John Malkovich dans le rôle de Casanova dans des Variations où interviennent des chanteurs d’opéra mêlés à des comédiens, voilà un programme bien alléchant. Le mariage improbable entre le célèbre séducteur, Mozart et Da Ponte son concurrent en mémoires et en réputation, était bien exaltant. En revanche, si le projet est intéressant sur le papier, la réalisation n’est pas franchement à la hauteur des ambitions de Michael Sturminger, pourtant initiateur de projets documentés et originaux. On accompagne ainsi Casanova dans l’intervalle qui sépare un suicide raté de sa dernière heure, durant lequel il raconte sa vie à une visiteuse venue lui reprocher de l’avoir oubliée, le tout ponctué d’extraits les plus célèbres des Noces, de Don Giovanni ou de Così fan tutte dont les paroles sont reprises telles quelles ou légèrement adaptées pour correspondre aux situations exposées.

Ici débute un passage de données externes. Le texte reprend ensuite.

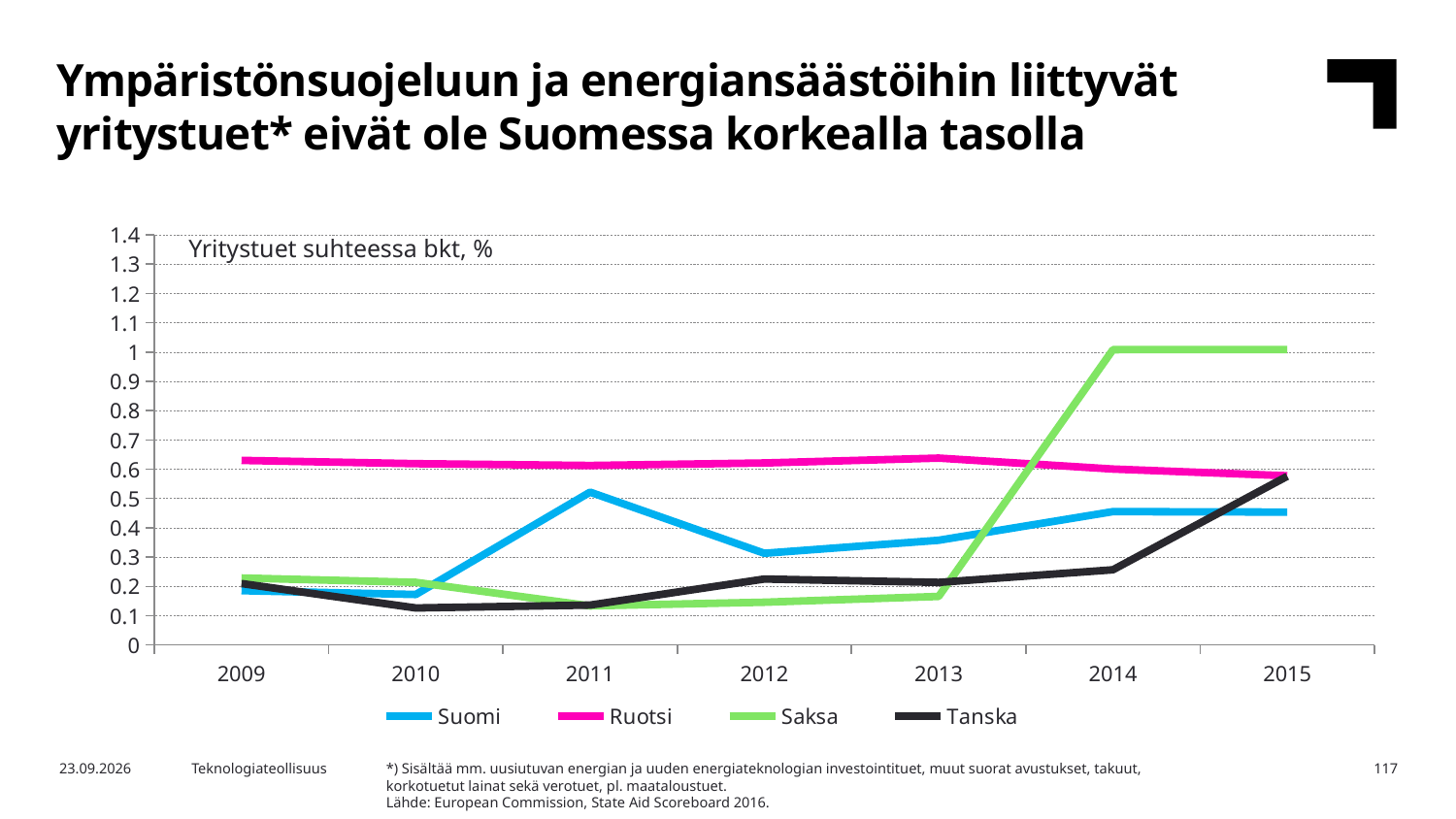
How many years are shown on the x axis? 7 What kind of chart is shown on the slide? line chart Which country has the lowest value in 2010? Tanska Which country has the highest value in 2009? Ruotsi Which country has the highest value in 2015? Saksa How many series does the legend list? 4 What colour is the line for Tanska? black What is the title shown inside the chart area? Yritystuet suhteessa bkt, % In 2011, which is larger, the value for Suomi or the value for Ruotsi? Ruotsi Is the value for Suomi in 2011 greater or less than 0.4? greater Is the value for Saksa in 2015 greater or less than 0.9? greater Does the value for Saksa rise or fall from 2013 to 2014? rise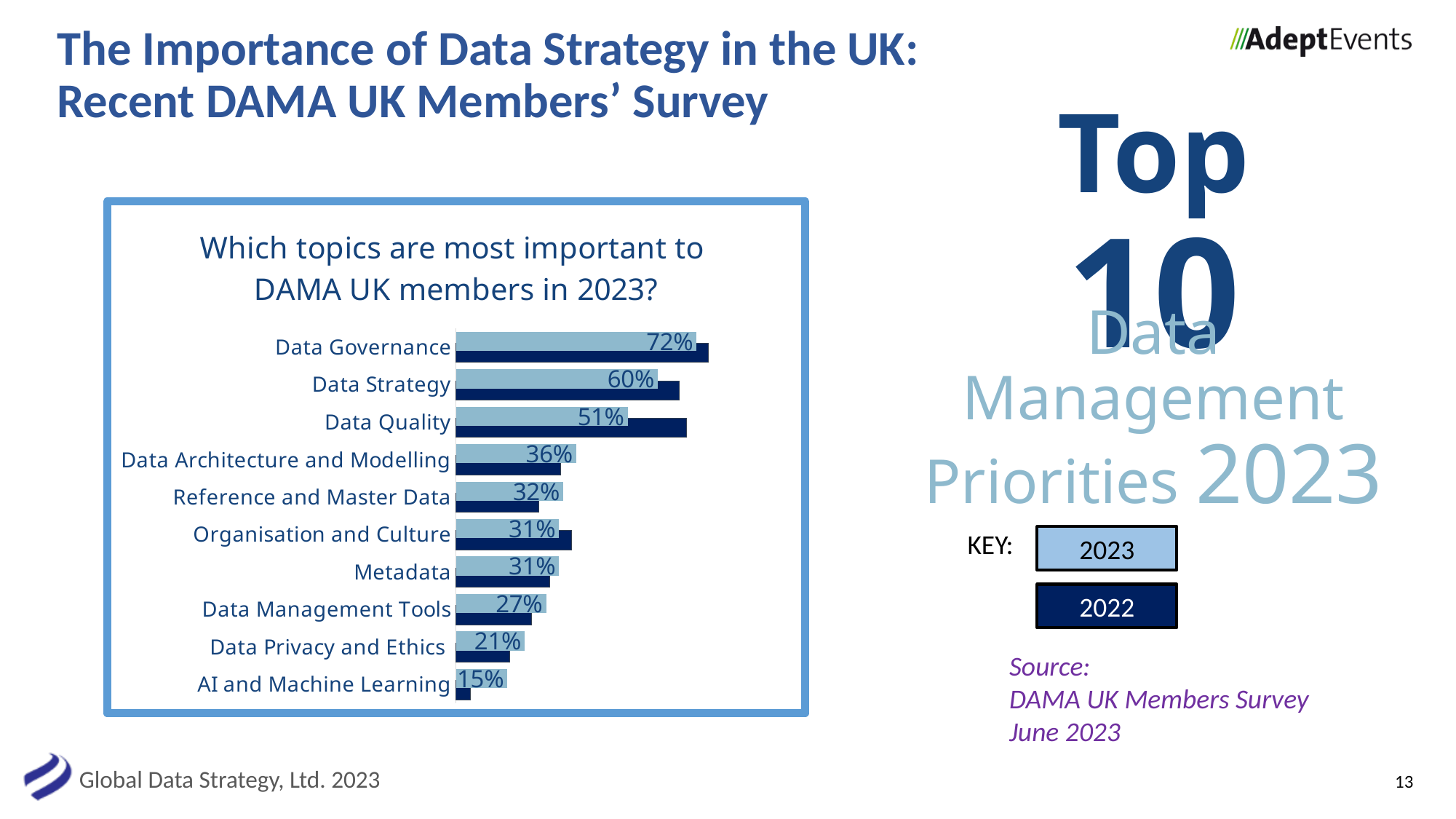
Which topic has the lowest 2023 value? AI and Machine Learning What is the 2023 value for Data Privacy and Ethics? 21% For Data Quality, is the 2022 bar or the 2023 bar longer? 2022 What percentage of DAMA UK members rated Data Governance as most important in 2023? 72% What is the 2023 value for Data Strategy? 60% How many series (years) does the key show? 2 What type of chart is shown on the slide? Bar chart Which topic has the highest 2023 value? Data Governance For AI and Machine Learning, is the 2022 bar or the 2023 bar longer? 2023 What is the 2023 value for Reference and Master Data? 32% What is the difference between the 2023 values for Data Governance and Data Strategy? 12% How many topics are listed in the chart? 10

C’est avant tout grâce à John Malkovich, fantastique Casanova vieillissant, que le spectacle réussit à captiver plus de deux heures durant, triomphant d’un vague ennui ponctué de fulgurances, tant dans les extraits musicaux (véritable pot-pourri des principaux tubes mozartiens) que dans des dialogues parfois scintillants mais pas toujours convaincants, pour le moins. Cela dit, la prouesse d’acteur est remarquable, tout en retenue et évidente présence scénique. Depuis sa performance dans les Liaisons dangereuses de Stephen Frears, difficile d’oublier la puissance de séduction de ce Valmont dangereux au possible, détestable et irrésistible tout à la fois. Et John Malkovich vieillissant ne souffre pas de la comparaison des interprétations de Marcello Mastroianni ou encore d’Alain Delon. Las, ce qui se passe dans la tête du chevalier de Seingalt septuagénaire s’apparente davantage à ce que pourrait ressentir un Don Giovanni, froide mécanique obsédée par le chiffre que le tendre Casanova, amoureux véritable de la gent féminine, ô combien éloigné de la machine donjuanesque. Il est bien difficile de s’attacher aux reconstitutions sans âme des principales amours de l’incomparable séducteur et de se laisser séduire ou attendrir : un comble. Par ailleurs, demander à John Malkovich de chanter n’était pas une très bonne idée. Comme l’avait remarqué un critique, la star américaine est plus proche de Tom Waits que de Fritz Wunderlich quand il chante « Viva la liberta ! ». Il est cependant soutenu avantageusement par le très convaincant Florian Boesch, baryton au timbre de velours très sombre, caressant et autoritaire à la fois. La soprano Sophie Klußmann ne démérite pas et offre une belle prestation, très à son aise dans les nombreux rôles successifs qu’elle endosse tout comme dans son jeu de comédienne. Elle tient la dragée haute à la comédienne professionnelle Ingeborga Dapkunaite, émouvante et crédible. Tous sont soutenus par une direction d’orchestre sobre et sensible de Martin Haselböck, très impliqué dans la création du projet, puisqu’il en est le concepteur musical.
Les costumes sont superbes et certaines robes proprement splendides, sublimées par un décor né d’une idée très simple : trois tentes en forme de jupes, surmontées chacune d’un corset, qui servent successivement de chambres, boudoir ou jardin dans une ambiance rococo qui rend hommage et pénètre l’intimité féminine à tous niveaux.
Pour compléter le DVD, un documentaire de 34 minutes propose de suivre la création du spectacle, des premières répétitions au lever de rideau face au public. Tout cela est fort sympathique mais peu éclairant. Entendre Michael Sturminger exposer ses vues sur le personnage de Casanova, sa conception du théâtre et de l’opéra ou son rapport aux comédiens et chanteurs auraient sans doute été plus passionnants. En somme, une vraie déception et un rendez-vous amoureux raté.